→ AIM OF THE TASK
Please transcribe the section of the drive roadmap transcript starting at "Irving Tan: That" and ending at "trajectory going forward.", copying every word and mark precisely.

And then, Irving, for you, it seems like you want to commit towards an ePMR and a HAMR roadmap at least through 2028; if all customers care about is 'the highest capacity', 'the most reliable at scale', why have a dual technology roadmap when it seems like HAMR is going to work out? Just walk through the dynamic given what customers are asking for. Thank you.

Irving Tan: That sounded like more than one question, in one question. [laughing] So, let me try to address the cost-down question for a second. Obviously, you know, the cost down that was delivered, dollar per teraybte, has been about ten percent over the last few quarters. Obviously we're not guiding to anything beyond that, but more importantly, what you've heard Ahmed, even as we deliver a roadmap that has both HAMR and ePMR, the common platforming that we've done to ensure that it's common mechanicals, the fact that we've internalized our own laser capability, gives us the confidence that we'll be able to maintain a very competitive cost-down trajectory going forward.

In relation to the roadmap — and I think Ahmed, it's cool for you to join in — obviously what we want is to give our customers very smooth transitions, and you've heard how risk-adverse they are to transitions given the size and scale and the importance of storage to their business. So we'll continuously work with our customers to make sure that the economics work for them, the economics work for us. The reality is, as we go beyond, say 60, 70, we will have to transition to HAMR. As we get to 80, 90, 100 terabytes, there is — at some point, the laws of physics will require us to transition to HAMR, but we want to do it in a way that makes economic sense, that manages risk, gives our customers smooth transitions, AND equally important, makes economic sense for us, as well. The benefit we have is that we're able to do both whilst delivering the strong financial performance that Kris read off.

Ambrish Srivastava: I'm going to go to Aaron and after that we'll come to Erik over here.

→ SOURCE DATA
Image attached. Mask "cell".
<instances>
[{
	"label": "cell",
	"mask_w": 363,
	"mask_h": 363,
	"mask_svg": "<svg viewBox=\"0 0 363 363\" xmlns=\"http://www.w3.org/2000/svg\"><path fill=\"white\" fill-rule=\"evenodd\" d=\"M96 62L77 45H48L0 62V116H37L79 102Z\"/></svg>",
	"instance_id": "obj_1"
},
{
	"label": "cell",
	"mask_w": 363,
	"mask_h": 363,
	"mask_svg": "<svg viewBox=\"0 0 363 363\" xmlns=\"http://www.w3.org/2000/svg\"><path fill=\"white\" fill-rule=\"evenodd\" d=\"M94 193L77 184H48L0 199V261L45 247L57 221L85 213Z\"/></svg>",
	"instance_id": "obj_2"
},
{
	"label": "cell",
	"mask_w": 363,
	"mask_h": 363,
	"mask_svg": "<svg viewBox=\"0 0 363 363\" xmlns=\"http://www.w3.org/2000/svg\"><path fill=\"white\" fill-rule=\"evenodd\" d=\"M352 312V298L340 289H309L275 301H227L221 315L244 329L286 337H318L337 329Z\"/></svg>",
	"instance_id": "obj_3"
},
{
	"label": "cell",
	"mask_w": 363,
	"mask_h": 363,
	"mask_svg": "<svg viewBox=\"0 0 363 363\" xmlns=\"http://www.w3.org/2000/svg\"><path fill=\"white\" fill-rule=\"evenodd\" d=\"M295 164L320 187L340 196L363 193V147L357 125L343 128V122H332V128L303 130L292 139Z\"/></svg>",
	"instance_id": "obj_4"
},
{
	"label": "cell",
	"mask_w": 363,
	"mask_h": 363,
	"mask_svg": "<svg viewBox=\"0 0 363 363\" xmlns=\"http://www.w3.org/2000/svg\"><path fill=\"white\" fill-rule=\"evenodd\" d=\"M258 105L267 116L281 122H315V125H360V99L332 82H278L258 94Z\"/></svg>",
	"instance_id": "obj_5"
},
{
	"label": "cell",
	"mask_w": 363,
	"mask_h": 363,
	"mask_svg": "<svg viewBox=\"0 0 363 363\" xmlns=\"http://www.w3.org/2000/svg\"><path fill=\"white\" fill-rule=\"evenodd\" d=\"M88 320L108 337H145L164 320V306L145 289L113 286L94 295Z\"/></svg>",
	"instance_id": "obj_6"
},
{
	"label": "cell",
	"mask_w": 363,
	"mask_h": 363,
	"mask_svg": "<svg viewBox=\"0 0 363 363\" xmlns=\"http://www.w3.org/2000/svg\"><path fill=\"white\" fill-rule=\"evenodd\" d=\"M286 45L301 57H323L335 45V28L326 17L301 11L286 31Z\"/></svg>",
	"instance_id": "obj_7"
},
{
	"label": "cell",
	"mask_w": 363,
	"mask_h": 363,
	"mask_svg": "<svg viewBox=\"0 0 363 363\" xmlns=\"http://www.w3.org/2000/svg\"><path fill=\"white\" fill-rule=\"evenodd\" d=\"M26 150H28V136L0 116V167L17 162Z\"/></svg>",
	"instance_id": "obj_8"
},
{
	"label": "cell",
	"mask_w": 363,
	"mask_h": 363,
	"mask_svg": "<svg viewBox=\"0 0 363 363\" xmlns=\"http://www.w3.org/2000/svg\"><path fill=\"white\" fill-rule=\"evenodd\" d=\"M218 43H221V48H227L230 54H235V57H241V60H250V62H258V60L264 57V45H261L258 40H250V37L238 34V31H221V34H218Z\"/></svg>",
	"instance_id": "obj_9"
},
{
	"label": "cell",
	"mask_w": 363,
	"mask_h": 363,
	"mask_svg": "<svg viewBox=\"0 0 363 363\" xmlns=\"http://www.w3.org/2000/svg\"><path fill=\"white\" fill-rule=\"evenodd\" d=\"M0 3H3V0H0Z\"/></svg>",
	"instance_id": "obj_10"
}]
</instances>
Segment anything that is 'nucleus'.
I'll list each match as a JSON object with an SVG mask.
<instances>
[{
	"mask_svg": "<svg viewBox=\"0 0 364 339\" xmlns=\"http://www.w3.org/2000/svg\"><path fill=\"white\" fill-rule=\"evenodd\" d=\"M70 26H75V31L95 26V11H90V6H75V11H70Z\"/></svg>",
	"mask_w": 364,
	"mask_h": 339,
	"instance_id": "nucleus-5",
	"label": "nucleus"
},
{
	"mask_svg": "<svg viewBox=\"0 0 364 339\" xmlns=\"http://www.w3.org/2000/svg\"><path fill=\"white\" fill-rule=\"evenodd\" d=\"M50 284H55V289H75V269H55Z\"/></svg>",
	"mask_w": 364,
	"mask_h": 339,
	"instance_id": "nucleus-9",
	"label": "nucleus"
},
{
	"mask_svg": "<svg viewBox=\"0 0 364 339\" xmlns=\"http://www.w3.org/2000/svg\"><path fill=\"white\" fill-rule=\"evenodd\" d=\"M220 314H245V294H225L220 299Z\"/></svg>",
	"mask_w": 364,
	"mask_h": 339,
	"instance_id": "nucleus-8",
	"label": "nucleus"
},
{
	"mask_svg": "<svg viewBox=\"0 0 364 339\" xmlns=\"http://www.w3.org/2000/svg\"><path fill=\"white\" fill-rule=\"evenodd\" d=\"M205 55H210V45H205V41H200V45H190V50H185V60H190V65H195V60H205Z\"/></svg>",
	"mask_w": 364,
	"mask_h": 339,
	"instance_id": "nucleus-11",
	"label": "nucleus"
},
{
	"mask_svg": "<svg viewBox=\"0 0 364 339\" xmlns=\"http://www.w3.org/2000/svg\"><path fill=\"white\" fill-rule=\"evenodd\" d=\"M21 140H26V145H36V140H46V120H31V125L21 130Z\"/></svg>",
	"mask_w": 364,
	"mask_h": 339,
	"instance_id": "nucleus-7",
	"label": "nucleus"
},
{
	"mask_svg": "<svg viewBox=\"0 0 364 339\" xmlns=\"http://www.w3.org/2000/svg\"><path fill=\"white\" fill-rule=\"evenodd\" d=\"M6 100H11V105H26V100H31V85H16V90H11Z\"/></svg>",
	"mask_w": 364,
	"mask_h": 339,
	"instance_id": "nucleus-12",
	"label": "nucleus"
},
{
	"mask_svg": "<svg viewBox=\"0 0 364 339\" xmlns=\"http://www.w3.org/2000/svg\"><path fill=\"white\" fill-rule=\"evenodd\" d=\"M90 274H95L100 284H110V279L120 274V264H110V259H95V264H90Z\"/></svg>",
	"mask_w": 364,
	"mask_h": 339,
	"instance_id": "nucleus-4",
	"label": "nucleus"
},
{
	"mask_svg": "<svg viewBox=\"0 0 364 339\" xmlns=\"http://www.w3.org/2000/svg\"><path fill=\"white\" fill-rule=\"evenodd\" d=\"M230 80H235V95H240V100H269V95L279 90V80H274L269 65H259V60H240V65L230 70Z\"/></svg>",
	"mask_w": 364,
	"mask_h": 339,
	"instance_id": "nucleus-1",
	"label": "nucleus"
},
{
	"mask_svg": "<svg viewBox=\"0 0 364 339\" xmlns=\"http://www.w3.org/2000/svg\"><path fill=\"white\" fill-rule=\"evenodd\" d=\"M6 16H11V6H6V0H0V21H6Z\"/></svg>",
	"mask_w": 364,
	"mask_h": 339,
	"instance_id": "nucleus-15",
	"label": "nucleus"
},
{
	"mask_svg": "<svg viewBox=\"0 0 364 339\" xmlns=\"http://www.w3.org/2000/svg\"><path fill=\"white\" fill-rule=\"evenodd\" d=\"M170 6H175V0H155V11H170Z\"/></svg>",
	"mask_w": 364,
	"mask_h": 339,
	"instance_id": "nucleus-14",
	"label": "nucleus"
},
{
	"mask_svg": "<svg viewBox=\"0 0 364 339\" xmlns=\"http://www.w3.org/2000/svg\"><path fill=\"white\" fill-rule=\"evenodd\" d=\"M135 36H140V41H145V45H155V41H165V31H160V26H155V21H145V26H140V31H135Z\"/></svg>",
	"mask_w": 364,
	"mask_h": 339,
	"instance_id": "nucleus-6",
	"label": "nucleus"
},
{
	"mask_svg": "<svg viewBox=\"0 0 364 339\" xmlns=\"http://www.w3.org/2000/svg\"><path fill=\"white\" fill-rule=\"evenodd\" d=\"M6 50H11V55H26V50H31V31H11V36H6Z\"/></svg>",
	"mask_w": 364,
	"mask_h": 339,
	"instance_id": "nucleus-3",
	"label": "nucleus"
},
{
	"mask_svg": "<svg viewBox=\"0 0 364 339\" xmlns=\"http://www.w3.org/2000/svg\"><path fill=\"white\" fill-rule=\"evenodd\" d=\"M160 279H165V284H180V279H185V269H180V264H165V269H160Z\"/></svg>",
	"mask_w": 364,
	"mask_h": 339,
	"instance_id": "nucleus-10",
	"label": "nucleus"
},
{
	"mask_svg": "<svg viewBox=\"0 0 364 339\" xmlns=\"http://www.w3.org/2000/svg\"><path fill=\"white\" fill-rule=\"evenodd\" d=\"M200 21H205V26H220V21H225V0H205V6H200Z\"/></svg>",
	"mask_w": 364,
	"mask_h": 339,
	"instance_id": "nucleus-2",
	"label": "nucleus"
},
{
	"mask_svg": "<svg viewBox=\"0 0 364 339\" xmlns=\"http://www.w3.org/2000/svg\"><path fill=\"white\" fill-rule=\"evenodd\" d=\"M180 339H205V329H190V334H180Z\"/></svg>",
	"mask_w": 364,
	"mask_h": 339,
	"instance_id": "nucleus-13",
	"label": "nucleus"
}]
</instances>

→ FINAL ANSWER
Irving Tan: That sounded like more than one question, in one question. [laughing] So, let me try to address the cost-down question for a second. Obviously, you know, the cost down that was delivered, dollar per teraybte, has been about ten percent over the last few quarters. Obviously we're not guiding to anything beyond that, but more importantly, what you've heard Ahmed, even as we deliver a roadmap that has both HAMR and ePMR, the common platforming that we've done to ensure that it's common mechanicals, the fact that we've internalized our own laser capability, gives us the confidence that we'll be able to maintain a very competitive cost-down trajectory going forward.